Sweetbreads. How Sweet It Isn't. Gaucho Grill. Woodland Hills, CA.
Where's the sweet?
When Army Ranger Pat Tillman, the celebrated and tragic casualty of the Afghanistan War, first had his death reported, it was a grand tale of military valor, selflessness and sacrifice. The US Military described Tillman’s last moments as a hero charging up a hill and taking the battle to the enemy while defending his soldiers. A month later this recounting would be drastically altered. The truth was that Tillman was killed by one of his own soldiers. But that doesn’t sound good. According to the US Military, Tillman is officially a victim of friendly fire. Yes, military euphemism at its finest—friendly fire is a much warmer and fuzzier way to die.

---*---

▸ Your objective
Resume the Gaucho Grill sweetbreads review, writing on from its final sentence.

---*---

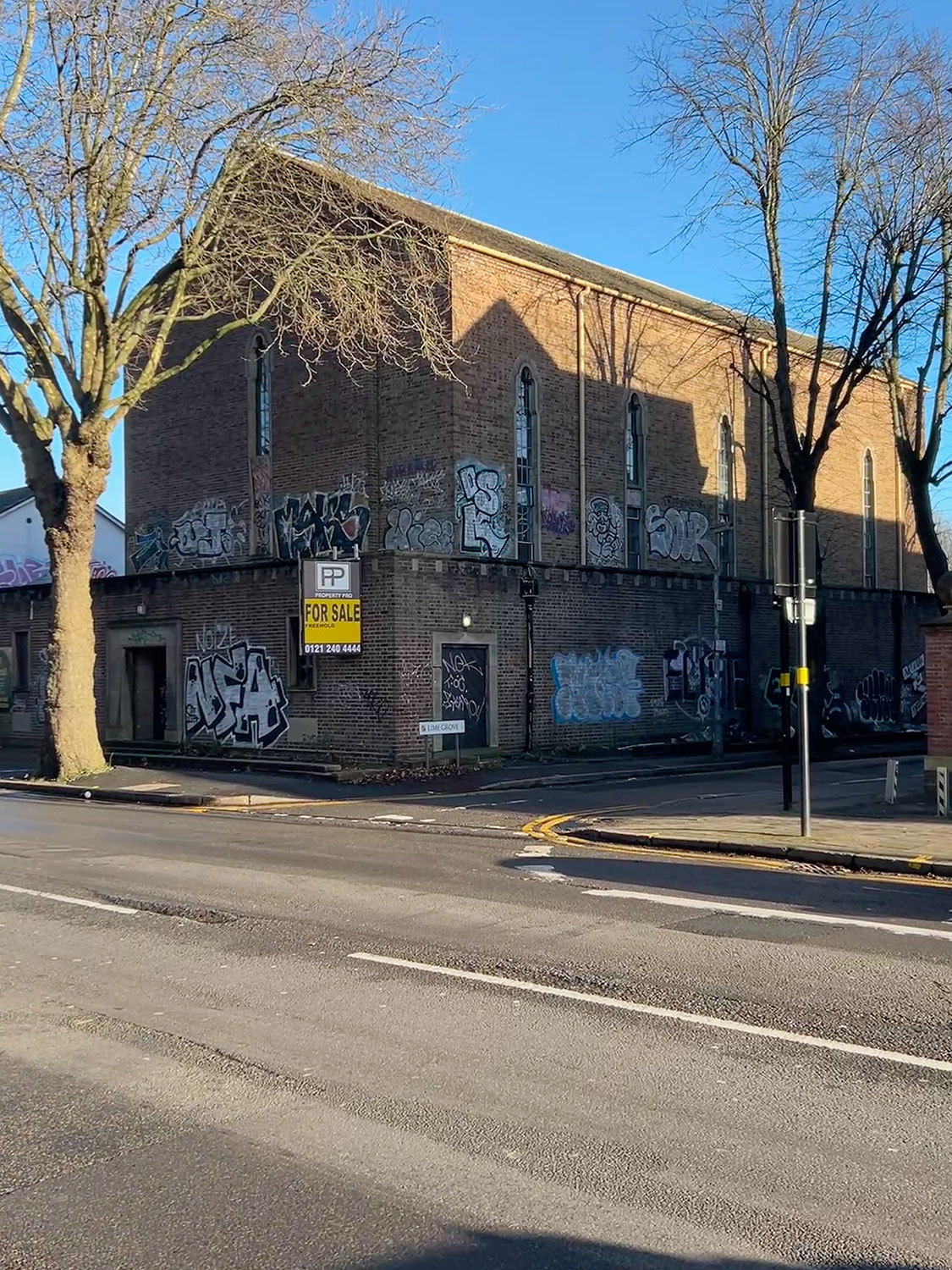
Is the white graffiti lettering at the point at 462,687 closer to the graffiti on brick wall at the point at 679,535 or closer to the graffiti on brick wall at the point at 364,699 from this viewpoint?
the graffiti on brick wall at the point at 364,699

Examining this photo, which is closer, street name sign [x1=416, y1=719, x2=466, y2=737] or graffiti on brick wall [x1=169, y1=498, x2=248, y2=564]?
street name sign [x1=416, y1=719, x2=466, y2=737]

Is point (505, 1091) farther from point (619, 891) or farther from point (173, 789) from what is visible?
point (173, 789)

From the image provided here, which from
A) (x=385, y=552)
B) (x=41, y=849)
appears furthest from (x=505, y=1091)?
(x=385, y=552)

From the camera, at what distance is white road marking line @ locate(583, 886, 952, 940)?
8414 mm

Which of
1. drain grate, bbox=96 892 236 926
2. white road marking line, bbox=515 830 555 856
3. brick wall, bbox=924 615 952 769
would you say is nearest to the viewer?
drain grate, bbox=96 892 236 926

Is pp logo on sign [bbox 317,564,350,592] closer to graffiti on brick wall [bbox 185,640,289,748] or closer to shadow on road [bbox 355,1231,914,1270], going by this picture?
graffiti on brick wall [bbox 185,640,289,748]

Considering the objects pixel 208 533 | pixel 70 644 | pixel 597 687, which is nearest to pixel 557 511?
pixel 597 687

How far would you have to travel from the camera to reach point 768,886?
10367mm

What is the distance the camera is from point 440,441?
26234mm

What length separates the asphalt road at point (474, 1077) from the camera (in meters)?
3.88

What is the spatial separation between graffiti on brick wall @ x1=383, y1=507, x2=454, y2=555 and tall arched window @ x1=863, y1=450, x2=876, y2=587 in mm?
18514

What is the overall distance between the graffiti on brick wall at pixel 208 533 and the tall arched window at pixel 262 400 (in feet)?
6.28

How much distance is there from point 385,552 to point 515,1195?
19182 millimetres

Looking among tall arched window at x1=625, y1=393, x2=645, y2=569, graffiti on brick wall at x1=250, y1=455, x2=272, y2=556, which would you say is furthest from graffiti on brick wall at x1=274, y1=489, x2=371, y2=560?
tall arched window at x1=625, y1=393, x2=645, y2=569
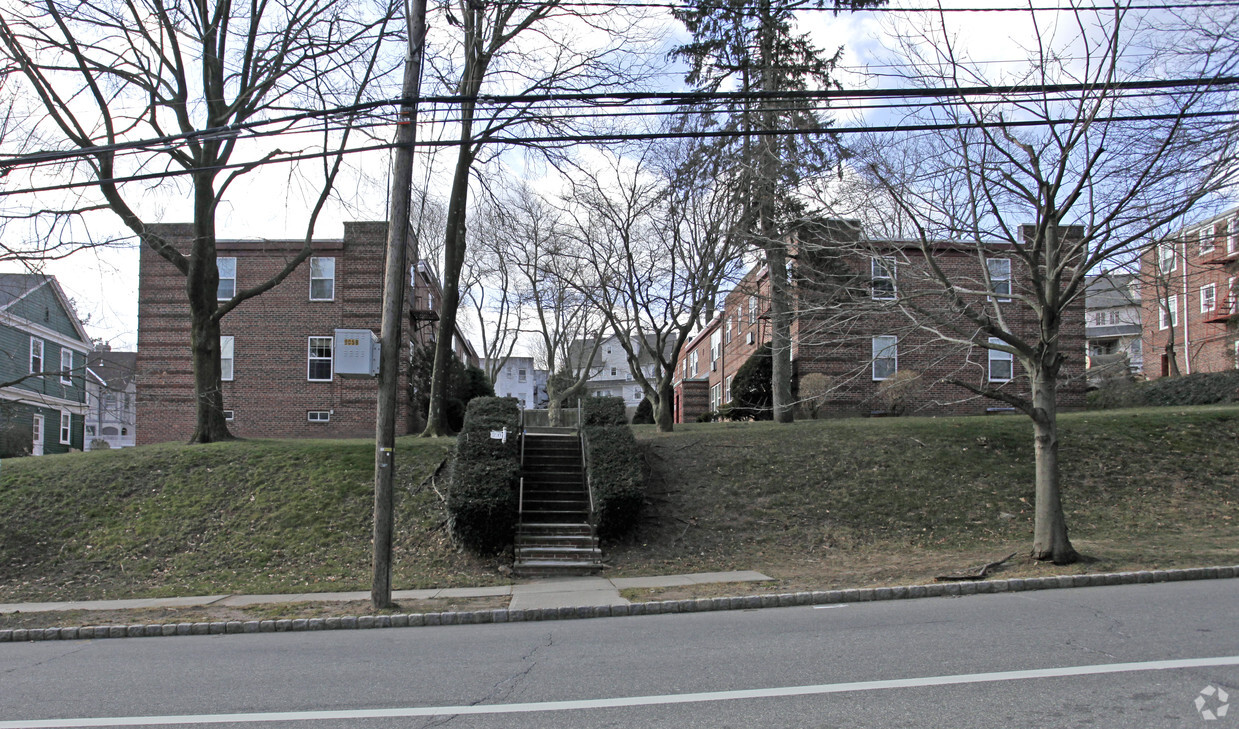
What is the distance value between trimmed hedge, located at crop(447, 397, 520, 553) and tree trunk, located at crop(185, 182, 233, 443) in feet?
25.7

---*---

▸ Result of the task
Back in the early days of my working life, I was “let go” for budgetary reasons. One colleague explained that the company was downsizing. A supervisor said the firm was rightsizing. Still somebody else told me that I was being unassigned. The only way I could really figure out what had happened to me was the tone in all these conversations. Also, I asked my boss point blank, “Am I being fired?” He replied euphemistically, “No, you’re being uninstalled.” Cool.
George W. just can’t seem to accept it so he says we are in an economic downturn. I think he’s even called our current recession a slowing of economic growth. Frankly, it doesn’t matter how President Bush tries to soften this recession. Downturn or slowdown, euphemisms still won’t help people buy gas or groceries…and, uh, lame duck just seems to be getting more expensive by the day.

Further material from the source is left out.